2020年2月17日,來自英國倫敦大學的Essi Viding課題組在The Lancet Psychiatry上發表了題為Associations between life-course-persistent antisocial behaviour and brain structure in a population-representative longitudinal birth cohort的文章。該研究中對672名參與者的觀察性研究表示,與沒有發生反社會行為的人相比,表現出持續性反社會行為的人(如偷竊、暴力、欺凌、說謊、反覆未履行工作或學校職責等),大腦皮層較薄且表面積較小。
研究人員對672名45歲的參與者進行了MRI腦部掃描。根據他們父母、照顧者和老師的報告,及其自我報告中7至26歲之間的行為問題,將672名參與者的行為方式分為三類:12%(80人)的行為習慣在生活中表現出持續性的反社會行為,23%(151人)僅在青少年時期具有反社會行為,66%(441人)沒有反社會行為史。

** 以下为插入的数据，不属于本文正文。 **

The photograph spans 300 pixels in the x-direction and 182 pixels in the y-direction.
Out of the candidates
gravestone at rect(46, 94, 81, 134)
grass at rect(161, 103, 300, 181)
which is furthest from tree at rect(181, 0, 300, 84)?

通過分析大腦掃描,研究人員測量並比較了這三組參與者平均大腦皮層厚度和平均大腦皮層表面積,以及360個不同區域皮質表面積和厚度的差異。測量發現,具有終身反社會行為的人與未表現出反社會行為的人相比,大腦皮層的平均表面積較小,平均皮層厚度較低。此外,表現出具有終身反社會行為的人在360個大腦區域中,有282個區域比正常人的表面積小,有11個區域比正常人的皮層薄。但是,僅在青春期表現出反社會行為的個體中,沒有觀察到廣泛性的腦結構異常。

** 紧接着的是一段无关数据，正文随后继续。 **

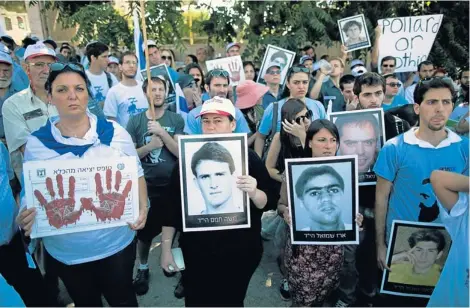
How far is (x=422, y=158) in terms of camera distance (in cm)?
236

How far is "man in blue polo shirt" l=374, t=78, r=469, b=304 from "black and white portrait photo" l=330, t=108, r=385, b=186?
0.28 meters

文章的第一作者,Christina Carlisi博士說:「我們的發現支持這樣的觀點:對於一小部分具有終身反社會行為的人,他們的大腦結構可能存在差異,這使他們難以適應和發展社交技能,也阻止了他們從事社會行為。大多數僅在青春期表現出反社會行為的人,可能是因為他們度過了一段艱難的時光,他們沒有表現出大腦結構的差異,這些人通常也有能力改變自己並成為對社會有用的人。」
這項研究是首次通過神經影像技術,比較了終身或僅在青春期具有反社會行為的個體和沒有反社會行為的個體的腦部結構差異。該發現提供了第一個有力的證據,表明終身反社會行為的人存在潛在的神經心理學差異。並且這對我們對待少年犯的方式產生了一定的影響。

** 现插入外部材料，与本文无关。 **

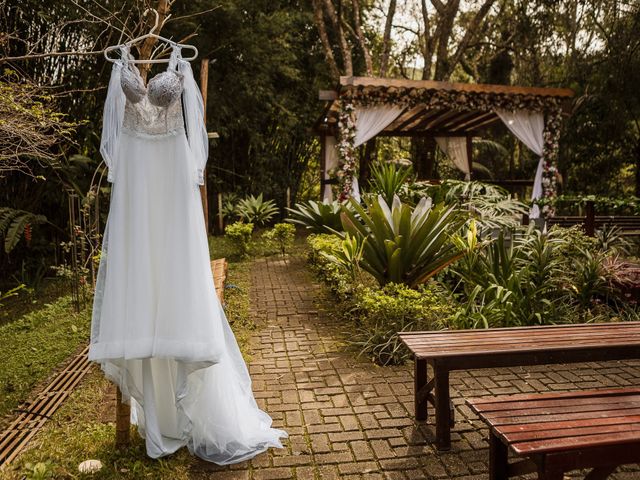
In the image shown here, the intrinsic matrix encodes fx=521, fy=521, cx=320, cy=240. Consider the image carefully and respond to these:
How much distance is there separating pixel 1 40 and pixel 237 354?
3.03 meters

從童年開始就表現出持續性反社會行為的青少年通常被診斷為品行障礙,這些孩子在以後的生活中被監禁和出現身心健康問題的風險增加。
來自美國杜克大學的文章共同作者,Terrie Moffitt說:「對於如何處理青少年犯罪的政治方法,經常在實施懲罰性措施和給予少年犯改變空間之間來回搖擺。我們的發現支持對不同罪犯運用不同的方法。但由於對腦結構差異的理解不足以應用於個體層面,我們不建議將腦成像用於篩查罪犯。相反,我們需要認識到個體發育可能是重複犯罪的一個驅動素,但也並非所有少年犯都是這樣。」
Essi Viding承認他們研究的局限性,並說:「目前尚不清楚這些腦部差異是否為遺傳性的,且差異的形成是否早於反社會行為。或者這些腦部差異是否為混雜的危險因素(如藥物濫用、智商低下、心理健康問題等)、長期處於反社會生活方式下的結果。」
研究人員呼籲對反社會行為進行更長期的研究,包括對行為、大腦、基因和環境等多種因素進行探究,以了解終身持續反社會行為如何發展。